▶ [PROVIDED TEXT]:
Start of Block

Judd Apatow: I accidentally smoked Seth Rogen’s personal pot once and had to run into the woods and have a panic attack.

Tony Kushner: Yeah.

Judd Apatow: I’m glad he didn’t do that to you on the shoots.

Tony Kushner: I guess Seth is the great exception to the rule that Ashkenazi Jews can’t handle controlled substances. We’ve always had a back and forth about improvising. I hate it. And Steven loves it. And we’ve had some real knockdown drag out fights on other movies. And then right before we started filming this, Steven called and said, “You’re going to have to get over that thing because Seth Rogen is going to be on the set. And he’s just going to make up everything, and it’s not going to have any relations with the script we’ve just written at all. So just get used to it.”

And I was horrified because of… I mean, “But you wrote this with me. Surely, the words…” Seth didn’t change a word of the script from beginning. He said, “Oh, it’s so great not to have to make up stuff. It’s good.”

Judd Apatow: That’s why he’s sick of me. “I wrote a shitty version of this, but you’ll figure it out.”

Tony Kushner: When Steven told me Sven and the wrecking ball, the cinematographers was Sven-

Steven Spielberg: His name was Sven, yeah.

Tony Kushner: … it was an early interview and I wrote in my notebook in big letters Sven and the wrecking ball. And then I drew a box around it, so I would remember it. And then we shot West Side’s Story. And I completely forgot what the story was, and it took me months to work up the nerve, because I knew it was something really important because I had drawn a box around it. And then it took me a long time to work up the nerve to say, “Who was Sven? And what is the wrecking ball?” Because I had completely forgotten what it was.

I told him the story about a Yiddish poet named a Abraham Sutzkever who said that in his village in the shtetl that he grew up in, an artist was hired to paint decorations on the ceiling of the synagogue. And there was a town lunatic who was sort of wandering around and the guy was up on a high shaky ladder with a paintbrush. And the lunatic came in and grabbed the ladder and started shaking it. And the artist said, “Stop shaking it. I’m going to fall.” And the crazy person said, “I’m pulling the ladder away.” And the artist says, “I’m going to die.” And the lunatic says, “Hang on to the brush.” And I thought, this is sort of like the Yiddish version of this Sven. And it was…

Judd Apatow: Well, that sequence, it feels like the moment you realize that it is a weapon, it could be used for good or evil, and your character doesn’t quite yet know what he’s going to do with it.

End of Block

▶ [DATA SEGMENT]:

Start of Block

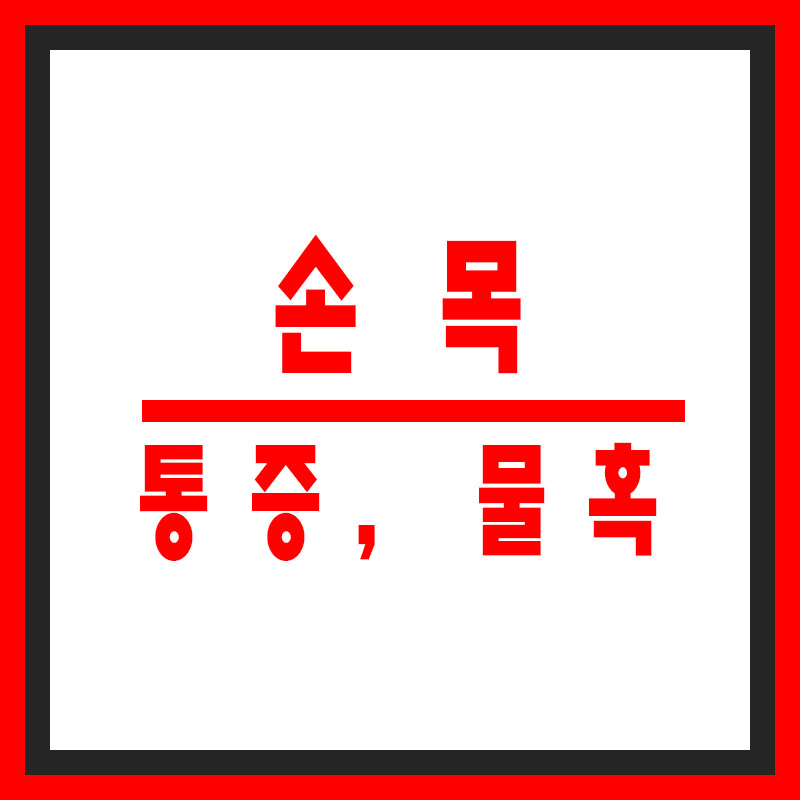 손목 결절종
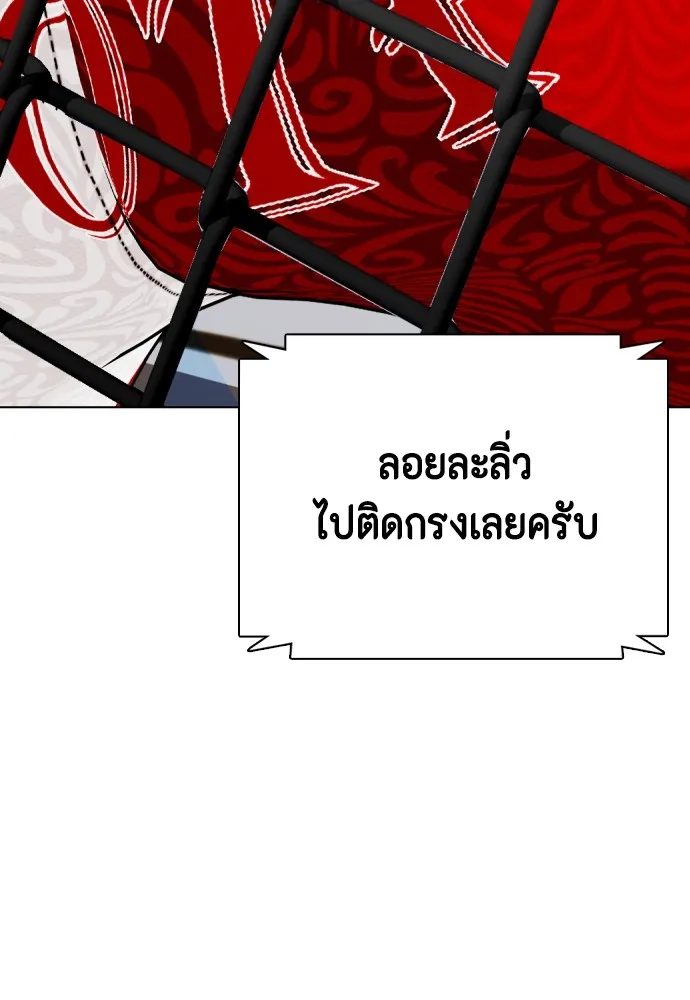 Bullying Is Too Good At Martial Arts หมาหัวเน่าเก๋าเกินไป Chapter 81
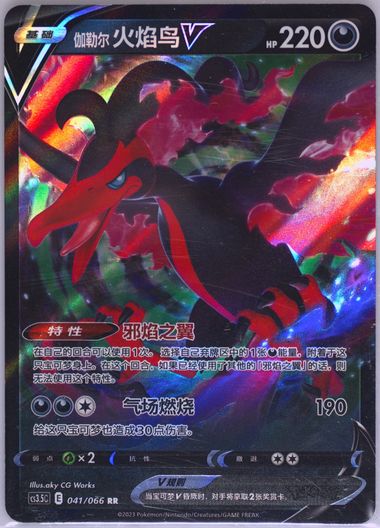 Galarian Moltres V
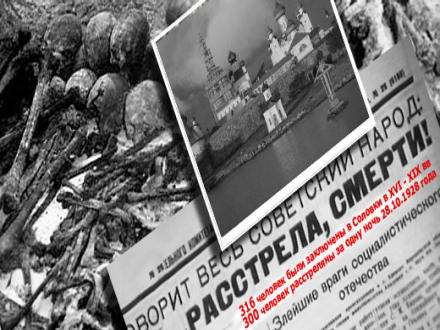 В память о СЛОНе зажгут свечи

End of Block

▶ [ACTIVITIES]:
[a] In the interview transcript, revise the passage that begins at the words "Judd Apatow: Well, that" and stops after "do with it.", putting "tool" in place of "weapon".
[b] Resume the interview transcript right after its final line.
None of the listing is needed for the work here.

▶ [ANSWERS FOR THIS EXERCISE]:
[a]
Judd Apatow: Well, that sequence, it feels like the moment you realize that it is a tool, it could be used for good or evil, and your character doesn’t quite yet know what he’s going to do with it.

[b]
Steven Spielberg: Right. Because you have to understand that when we started sitting down to tell the story, there was a lot of story. There was too much story really to tell for a two hour and what, 25 minute or 24 minute movie without the credits. And so it was a lot of stuff that I wanted to get out. And this iteration of a story, it doesn’t mean there’s going to be another story like, it just means that we have a lot of wonderful memories that come from my sisters and my parents and our friends.

But by the same token, in terms of weaponizing the camera, I massively learned a lot of lessons when I got into the professional side of the business. The one thing is when you’re first starting out, you better not weaponize the camera or nobody will hire. You’ll get fired, which I did. I got fired off of a show at NBC, because I decided to shoot… I had shot the pilot for Night Gallery for NBC and then when it sold as series, they hired me to do one of the episodes. And it was a 30-minute episode with Godfrey Cambridge.

And I got so overcome with the power of cinema that I did the entire thing in one shot. The whole thing in one shot, in other words, I did what Hitchcock did with Rope, I went behind a couple of flats so we could reload the 10 minutes od 1,000 foot magazine, and come out of that for the next 1,000 feet. Did the whole thing, did a day of rehearsal, did it a show. And the next day I was waiting for the executives in the Black Tower to say how great it was at NBC, and I had literally got a notice that I was being replaced by another director, and they were going to reshoot the entire episode.

Steven Spielberg: And I thought for a second, “Okay, I guess this is a producer’s medium, television.” Which by the way, it is and isn’t. Certainly, theater is a writer’s medium. In theater, everything starts with a written word. And in motion pictures, I think it is a perfect collaboration between the writer and the director. And the producer, they’re involved, but it depends on who the producer is. But it’s really about writing and directing.

But I found in starting out that producers did not want that camera weaponized. They simply wanted something that everybody else had done before. It was a factory of television. We’re talking about the old review days in the late 1960s. And if you didn’t conform to that, you didn’t work.

Judd Apatow: Or you’re oner was only 11 minutes long.

Steven Spielberg: Exactly, instead of 31. Exactly.

Judd Apatow: It didn’t fit. The formats somehow.

Steven Spielberg: Didn’t get the-

Judd Apatow: Because they have commercials, they got to break your oner for commercials.

Steven Spielberg: And I kept wondering as I was watching the commercials back in the ’60s and ’70s and the commercials weren’t as creative as they are today, but there were some pretty interesting commercials back then, how come they get to do it in 30 seconds and we can’t do it in 30 minutes? Why is that? And that’s sort of when I departed for trying to get a job making movies.

Judd Apatow: Now, is it a real story or a myth that you snuck on the lot?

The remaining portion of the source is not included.